[Start of Data section]
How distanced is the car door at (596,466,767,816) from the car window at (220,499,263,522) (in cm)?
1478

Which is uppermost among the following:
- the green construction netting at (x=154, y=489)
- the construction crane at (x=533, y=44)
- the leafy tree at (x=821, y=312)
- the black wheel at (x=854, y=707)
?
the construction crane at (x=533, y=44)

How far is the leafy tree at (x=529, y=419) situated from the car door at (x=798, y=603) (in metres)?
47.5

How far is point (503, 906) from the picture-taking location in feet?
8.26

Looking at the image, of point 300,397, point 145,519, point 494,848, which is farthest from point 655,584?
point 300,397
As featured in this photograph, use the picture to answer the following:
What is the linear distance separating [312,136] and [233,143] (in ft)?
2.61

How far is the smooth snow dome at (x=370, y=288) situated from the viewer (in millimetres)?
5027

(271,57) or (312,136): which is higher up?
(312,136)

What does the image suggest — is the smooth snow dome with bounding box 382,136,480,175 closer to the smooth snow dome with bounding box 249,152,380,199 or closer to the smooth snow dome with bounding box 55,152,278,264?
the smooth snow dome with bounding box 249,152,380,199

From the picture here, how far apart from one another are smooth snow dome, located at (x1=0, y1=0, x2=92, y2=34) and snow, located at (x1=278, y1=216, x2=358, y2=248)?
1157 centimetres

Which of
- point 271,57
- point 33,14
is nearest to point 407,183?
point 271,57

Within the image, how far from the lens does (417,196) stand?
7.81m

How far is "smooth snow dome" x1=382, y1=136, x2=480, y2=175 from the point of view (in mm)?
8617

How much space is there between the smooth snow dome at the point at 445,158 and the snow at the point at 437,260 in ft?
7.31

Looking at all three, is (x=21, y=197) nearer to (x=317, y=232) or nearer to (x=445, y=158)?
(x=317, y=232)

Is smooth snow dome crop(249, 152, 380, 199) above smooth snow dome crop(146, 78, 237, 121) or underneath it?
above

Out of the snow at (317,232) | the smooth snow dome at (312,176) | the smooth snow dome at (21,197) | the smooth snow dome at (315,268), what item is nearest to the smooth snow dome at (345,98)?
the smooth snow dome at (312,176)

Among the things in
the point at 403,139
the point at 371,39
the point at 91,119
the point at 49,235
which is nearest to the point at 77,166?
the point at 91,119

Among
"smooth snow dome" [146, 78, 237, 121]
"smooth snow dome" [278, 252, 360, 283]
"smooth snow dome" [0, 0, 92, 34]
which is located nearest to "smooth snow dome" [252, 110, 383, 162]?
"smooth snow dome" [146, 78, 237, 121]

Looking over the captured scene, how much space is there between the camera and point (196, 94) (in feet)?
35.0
[End of Data section]
Copy the whole listing above line for line, keeping every word, number and bracket unchanged.

◆ Solution
How distanced is the car door at (596,466,767,816) from the car window at (220,499,263,522) (in cm)?
1478

Which is uppermost among the following:
- the green construction netting at (x=154, y=489)
- the construction crane at (x=533, y=44)
- the leafy tree at (x=821, y=312)
- the black wheel at (x=854, y=707)
?
the construction crane at (x=533, y=44)

How far is the leafy tree at (x=529, y=419) situated from the car door at (x=798, y=603) (in metres)?
47.5

How far is point (503, 906) from the picture-taking location in feet?
8.26

Looking at the image, of point 300,397, point 145,519, point 494,848, which is farthest from point 655,584?
point 300,397
As featured in this photograph, use the picture to answer the following:
What is the linear distance separating [312,136] and [233,143] (in ft)?
2.61

How far is the smooth snow dome at (x=370, y=288) situated from the viewer (in millimetres)?
5027

(271,57) or (312,136): which is higher up?
(312,136)

What does the image suggest — is the smooth snow dome with bounding box 382,136,480,175 closer to the smooth snow dome with bounding box 249,152,380,199 or closer to the smooth snow dome with bounding box 55,152,278,264?
the smooth snow dome with bounding box 249,152,380,199

From the picture here, how far apart from one another are smooth snow dome, located at (x1=0, y1=0, x2=92, y2=34) and snow, located at (x1=278, y1=216, x2=358, y2=248)?
1157 centimetres

Which of
- point 271,57
- point 33,14
is nearest to point 407,183?
point 271,57

Within the image, how far from the lens does (417,196) stand?
7.81m

How far is "smooth snow dome" x1=382, y1=136, x2=480, y2=175 from the point of view (in mm)?
8617

How much space is there between the smooth snow dome at the point at 445,158 and the snow at the point at 437,260 in ft?
7.31

Looking at all three, is (x=21, y=197) nearer to (x=317, y=232) or nearer to (x=445, y=158)?
(x=317, y=232)

Is smooth snow dome crop(249, 152, 380, 199) above smooth snow dome crop(146, 78, 237, 121) or underneath it?
above

Out of the snow at (317,232) | the smooth snow dome at (312,176) | the smooth snow dome at (21,197) | the smooth snow dome at (315,268), what item is nearest to the smooth snow dome at (345,98)?
the smooth snow dome at (312,176)

Among the things in
the point at 403,139
the point at 371,39
the point at 91,119
the point at 49,235
which is nearest to the point at 77,166?
the point at 91,119

Among
"smooth snow dome" [146, 78, 237, 121]
"smooth snow dome" [278, 252, 360, 283]
"smooth snow dome" [0, 0, 92, 34]
which is located nearest to "smooth snow dome" [252, 110, 383, 162]?
"smooth snow dome" [146, 78, 237, 121]

Looking over the captured scene, how much space is there between the camera and point (196, 94) (in feet)?
35.0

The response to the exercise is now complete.